Inflammatory markers can influence the postoperative prognosis and outcome of malignant tumors. However, the role of inflammatory factors in oral squamous cell carcinoma (OSCC) are still debatable. The primary objective of this investigation was to detect the preoperative blood fibrinogen and neutrophil–lymphocyte ratio (NLR) in OSCC patients and to determine the predictive validity of F-NLR (combined fibrinogen and NLR score).


A total of 365 patients with oral cancer after surgery were separated into three classes: F-NLR of 2, with hyperfibrinogenemia (> 250 mg/dL) and high NLR (> 3.2); F-NLR of 1, with only one higher index; and F-NLR of 0, with no higher indices. Univariate and multivariate analyses were used to identify risk factors for the demographic and clinical characteristics of patients in the three F-NLR groups. Kaplan–Meier survival analysis was used to assess the prognosis.

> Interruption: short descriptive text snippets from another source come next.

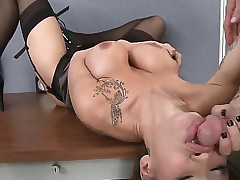 Big boobed, brunette babe Sandee has her gorgeous face pummeled rock hard and fast by Jareds huge shaved dick. This babe expertly handles the deep-throating and gets rewarded with a good fuck.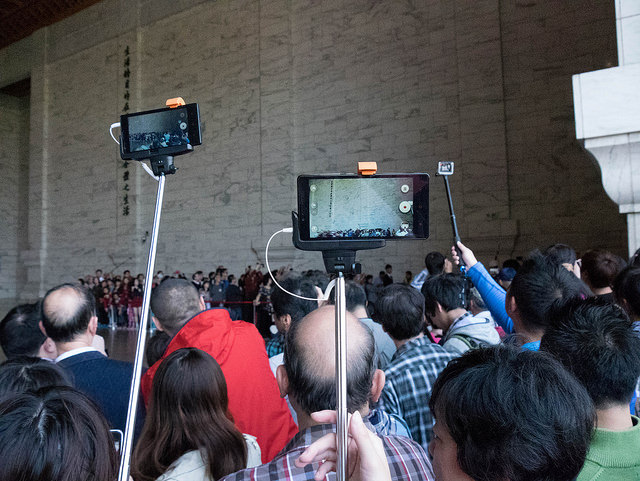 Good Selfie Sticks That Gained Immense Popularity in 2015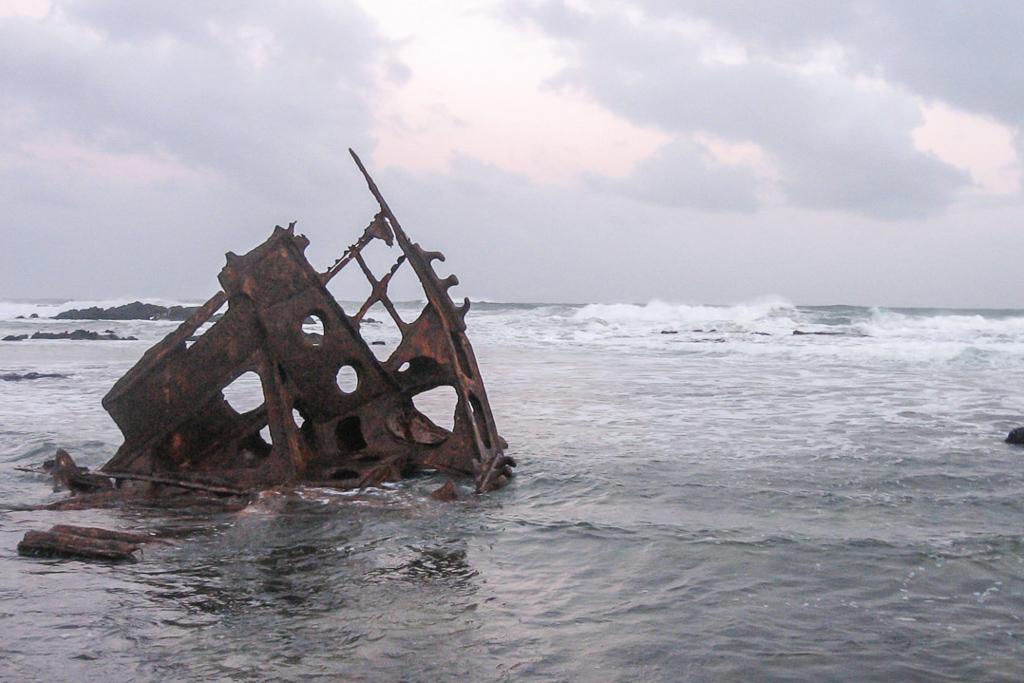 speke-shipwreck-high-tide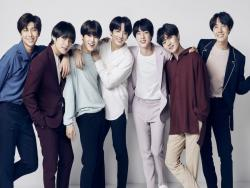 "BTS's Japanese Album ""Face Yourself"" Has Great Success On Billboard 200 As It Makes Debut"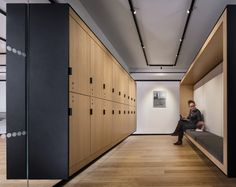 Bobst Library, Locker Designs, New York Office, Downtown New York, Timber Structure, Interior Design Awards, Public Seating, York University, Changing Room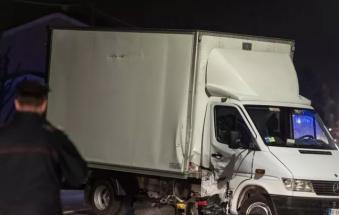 Terribile schianto: in moto contro un furgone, muore calciatore padre di due figli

Preoperative F-NLR showed a relatively better predictive role in oral cancer prognosis than fibrinogen and NLR alone. Multivariate analysis revealed that F-NLR has the potential to be an independent predictor for OSCC cancer-specific survival (P < 0.001). Patients with high scores had a relatively poorer prognosis than those with low scores (P < 0.001).


Our findings indicate that blood F-NLR may serve as an independent prognostic factor in OSCC patients.

Peer Review reports


The most common cancer in the oral cavity is oral squamous cell carcinoma (OSCC) [1]. OSCC is a highly metastatic tumor, and even patients in early stages have a high rate of recurrence and metastasis. Surgery, radiation, targeted therapy, and chemotherapy are the predominant treatment options for oral cancer, depending on the kind and severity of the disease [2]. Although there have been steady advancements in treatment, OSCC has a poor prognosis when compared to other head and neck cancers. The most likely reason is a combination of variables, including tumor depth, local invasion, nodal involvement, and perineural invasion [3]. Regretfully, these parameters can only be determined after surgical excision and histological investigation. Accordingly, it is critical to determine whether blood indicators can predict OSCC prognosis during the initial clinical evaluation.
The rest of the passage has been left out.